POTTSTOWN — Just as Montgomery County’s emergency order from November to keep school virtual for two weeks was expiring, students in the Pottsgrove School District spent the weekend thinking they were going back to school Monday.
But Sunday night, parents received notification that this was not going to happen.
The Pottsgrove School district decision brought an explosion of comments on social media sites as parents processed the reversal and scrambled for childcare. Some parents had opted to have their students stay virtual, but many others had selected to go to the “hybrid” school model, which staggers the student’s classroom time with virtual learning, in order to minimize class sizes.
“I am writing to you tonight to inform you of an updated plan for the Pottsgrove School District,” wrote Superintendent William Shirk on Sunday night. “This weekend, there has been an increase in professional and support staff call-outs for Monday, December 7th which prevents us from effectively covering our hybrid classes.”
Shirk defined the move as a “functional closure” due to inadequate staffing, but touched off a controversy as some in the community alleged mainly on social media that teachers staged a “sick out.”
The closure does not apply to students at the Western Montgomery Career and Technology Center School, but does apply to those in the district’s three elementary schools, middle school and high school. Pennsylvania Interscholastic Athletic Association sports are also postponed until December 14, the superintendent said.
Several parents privately expressed concern that teachers and staff were being blamed for the last-minute call to keep the doors closed, saying they knew teachers who found out the same day. One father, who spoke with Delaware Valley Journal but asked to remain anonymous, said that the teachers found out about the closure at the same time as the parents.
The district teacher’s union, Pottsgrove Education Association, made public their concerns about the closure being blamed on staff on Monday night, with a letter sent to the superintendent by PGEA President John Shantz.
“By emphasizing a ‘functional closure’ as the basis for your communication, you have fueled emotional and unsubstantiated responses, on multiple social media platforms,” Shantz wrote. “Allegations that the District was ‘forced’ by a presumed ‘organized effort’ by the teachers to coordinate a ‘sick out’ were insinuated. Such allegations are unequivocally and patently FALSE — as you likely know — but the premise of your letter enflamed the passions of the community, in a manner that you did nothing to refute or dispel.”
Citing the district’s human resources department, Shantz said that there were 46 confirmed absences for Monday, out of 458 teachers and staff. He noted that he still did not know how many of those call-outs were teachers and how many were support staff.

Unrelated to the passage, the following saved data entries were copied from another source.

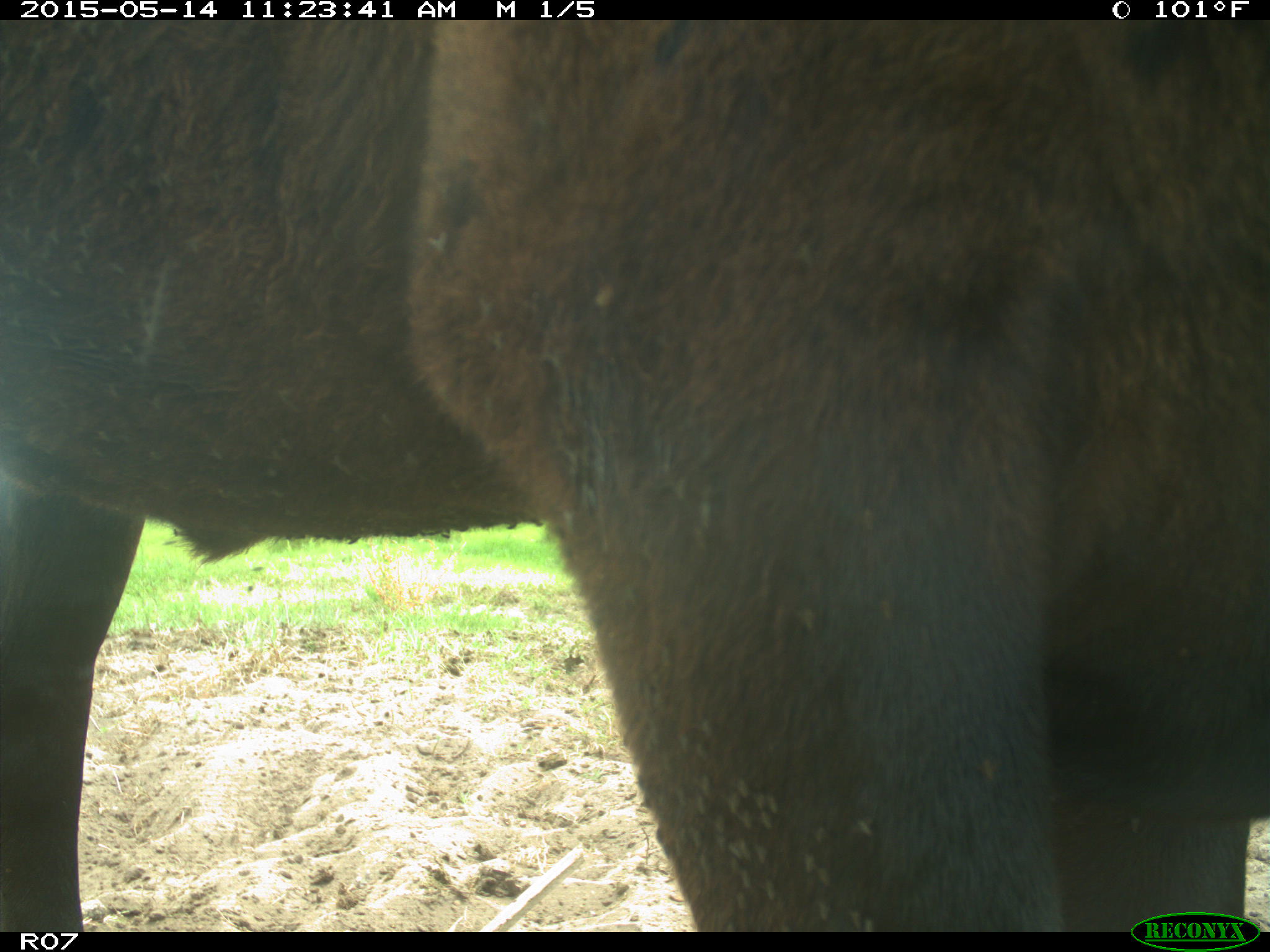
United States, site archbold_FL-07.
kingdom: Animalia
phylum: Chordata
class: Mammalia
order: Artiodactyla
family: Bovidae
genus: Bos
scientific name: Bos taurus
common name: domestic cow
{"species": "Bos taurus (domestic cow)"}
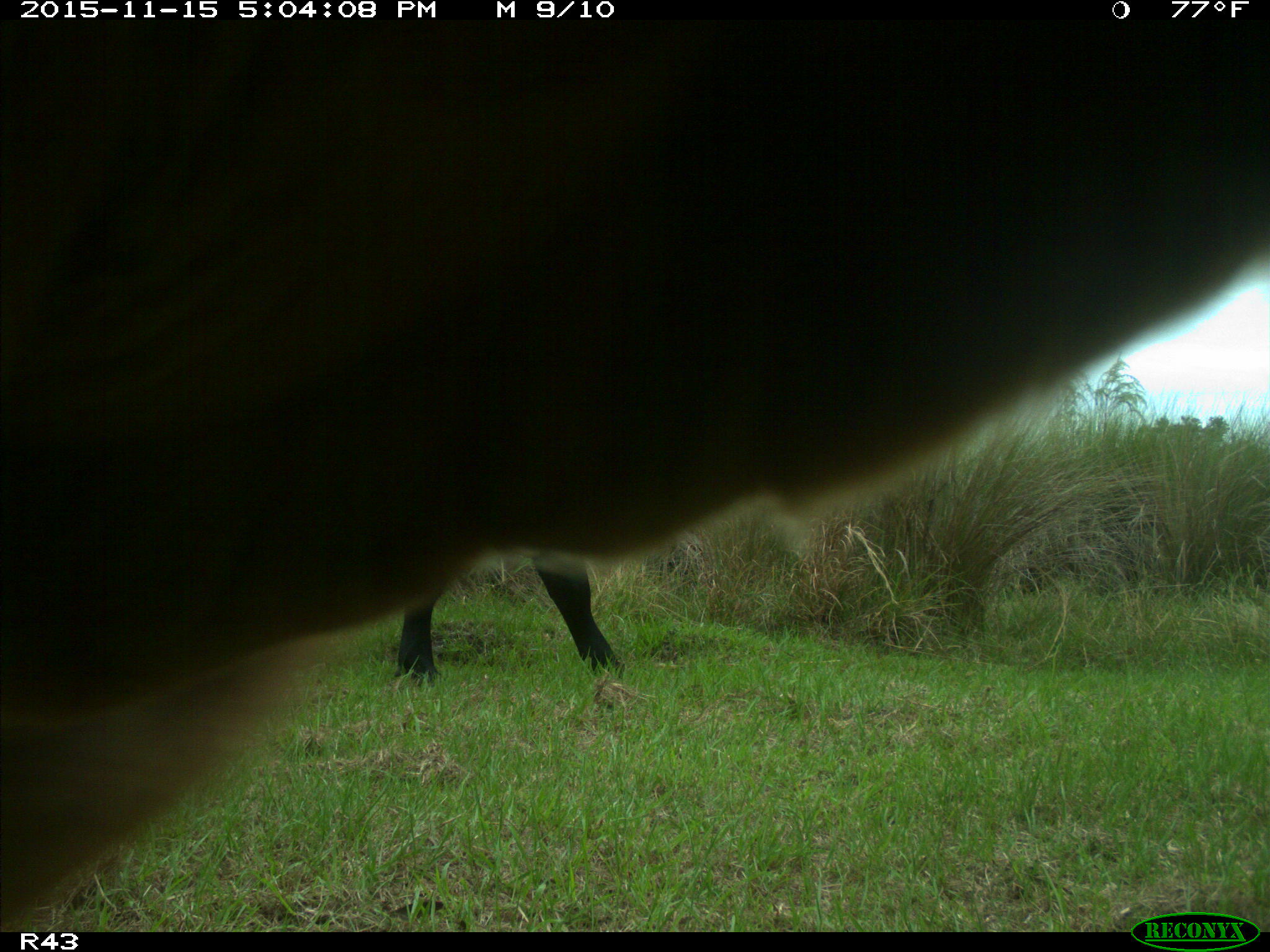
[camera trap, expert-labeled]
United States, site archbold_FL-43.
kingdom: Animalia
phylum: Chordata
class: Mammalia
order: Artiodactyla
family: Bovidae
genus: Bos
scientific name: Bos taurus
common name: domestic cow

“Also unknown is the proportion that would not be working, vs. working virtually,” he wrote in the letter. “Lastly, we also do not know when the district learned of this number, and why a last-minute suspension of the in-person hybrid model was necessary.”
In his letter to parents, Shirk said that the closure will allow the district to gain another week “to gather more accurate data from the Montgomery County Department of Health following the Thanksgiving holiday,” the superintendent wrote. “I will communicate those updates this Wednesday, December 9th, to determine further action.”
For students who are struggling with, as one mother on a Facebook parents group put it, “another day of zoom meetings in the kitchen,” Shirk said he recognizes the decision “is upsetting and stressful.”
“There are no easy or ‘right’ decisions in this current environment,” he wrote. “At this time, I am following the recommendations from the Montgomery County Office of Public Health and the CHOP Policy Lab and erring on the side of caution and safety for all.”
PGEA’s Shantz noted that Montgomery County, like the rest of the country, is experiencing an increase in COVID cases, and that the uptick probably had more to do with the reason for closure.
“As you know, data on positivity cases is provided by the Montgomery County Office of Public Health, and shared on the District COVID-19 Dashboard with the public,” he wrote. “This data should have been used as the rationale for your decision, and would have been entirely consistent with your statement, ‘I am following the recommendations from the Montgomery County Office of Public Health and the CHOP Policy Lab and erring on the side of caution and safety for all,’” (emphasis original).
Many parents were angered by the decision to stay virtual, but several expressed relief, too.
“I think it’s the right thing to do,” said Alyssa Nicolle Gephart, a mother of two Pottsgrove students. “It’s been unfortunate the plans have changed over and over. However, as a healthcare professional, I see no reason why our kids should be in school during a pandemic.”
Gephart noted that teachers, like many other professionals, have rewritten their work for the digital world.
“If the CDC wants anyone to work from home who can, and teachers clearly can… then they should continue to do so,” the mother of a fifth and seventh grader.